If the earlier example wasn't enough for you.

Then there is the voice acting, which comes across as either completely disinterested or extremely overdone. Some enemies that are supposed to say angry or intimidating things while fighting you sound more like they express their annoyance over having spilled their coffee, while others groan out their lines like they are simultaneously passing a kidney stone. 
  
Then there is the melee combat. Although it is nice variation, the entire system is completely broken because the attack that is meant to just break the enemy’s block is the only one you need. That kicking attack breaks the enemy’s block, stops any attack they are executing and does damage as well. You can probably already tell that doing the can-can on anyone for a few seconds kills anyone without issue. You would be right, and you would probably not work at Eutechnyx.
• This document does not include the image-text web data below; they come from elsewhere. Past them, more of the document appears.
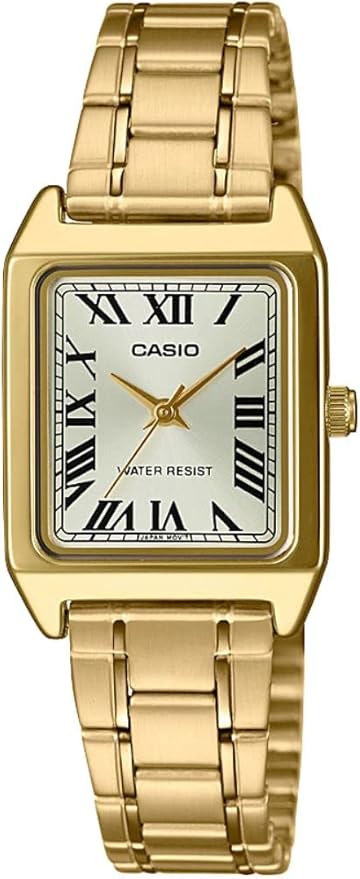 Casio Damski zegarek LTP-V007G-9B, Dor, mechanizm kwarcowy, Dor, Mechanizm kwarcowy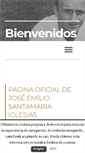 Mobile Screenshot of joseemiliosantamaria.com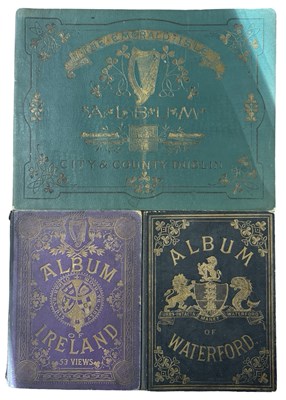 Lot 1102 - IRELAND. View Books Album of Ireland 53 Views....
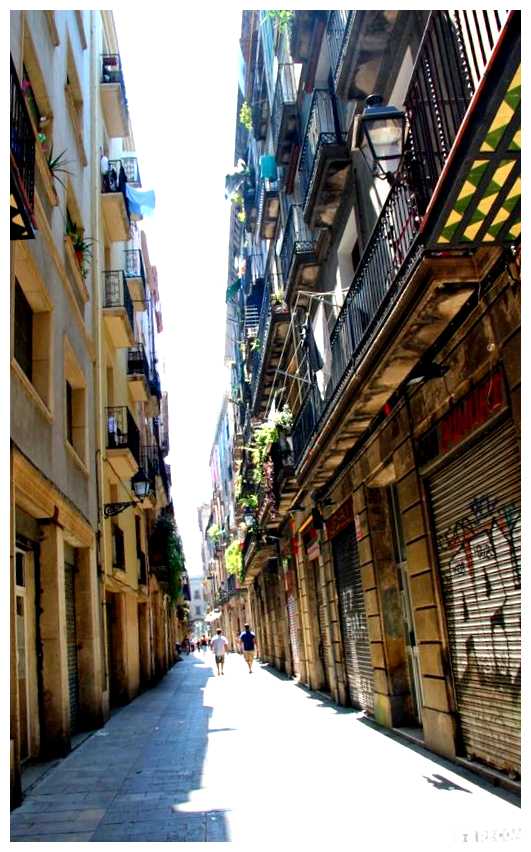 Как обезопасить себя в Барселоне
I played through an entire chapter, which is only melee combat, with just this attack and when the QTE’s came up I just rubbed over my keyboard randomly, as the game does not fail a quick-time-event if you press the wrong button. Beyond this there are unlockable combo’s, but their explanation was bugged up so I had not the faintest clue how to use them. Also there is a counter move which is about as overpowered as the kick attack, so the entire melee half of the game just ends up as a coffee break in between the driving and shooting.

 Obviously this guy hasn't discovered the wonder of kicks yet.
And shooting is a challenge indeed. Any sense of balance in this respect of the combat has been thrown out the window and was then run over by a truck carrying leaking barrels of nuclear waste. You have the choice, like in most games, to take out enemies with multiple body shots or one headshot. What is new here is that you would need fifteen shots to the chest, which mostly are three magazines, to kill anyone. Consequently I only killed two people that way, and that was just to count how much it would take. The frustration of headshotting is that whenever you make a headshot, or blow up an explodable barrel, the game goes into slow-motion bullet time for about a quarter of a second. I will admit that it was satisfying when I once managed to chain together a few headshots using this slow-motion period but the hundreds of other times it was just annoying. Usually the time window is way to short to be helpful, especially with explosions.
And there is more. Everyone has hair that looks like mashed paper and which often collides with their head or shoulders. The soundtrack consists of extremely repetitive tracks with always the same kind of horrible wailing for vocals. The reload animation for the gun turret looks like I’m waving my hand at some enemy as if I think I might know him. Every time a loading screen is complete the game waits for you to press the enter key, which always delays the load a few seconds because of that the message that the load is over is a bit hard to notice. 
 
So, Ride to Hell is bad. No surprise there, considering that it is already two years old by now. What is nice about it is that this game is the fun kind of bad. It is not like Big Rigs, which is bad because it outright does not work, but it is fun because of that it makes every bad decision it ever could make. I spent the first few hours of this game laughing at everything new I found and I don’t believe I ever laughed more. This is the kind of bad you just need to see, and unlike a game such as Goat Simulator this was not meant to be horrible and because of that Retribution takes itself seriously it just gets better and better. 

Steam took this title down, unfortunately, but if you can get it I would recommend that you try it. This might be a bad game, but if they changed the official genre from ‘action-adventure’ to ‘comedy’ it would have been a game of the year contender for sure.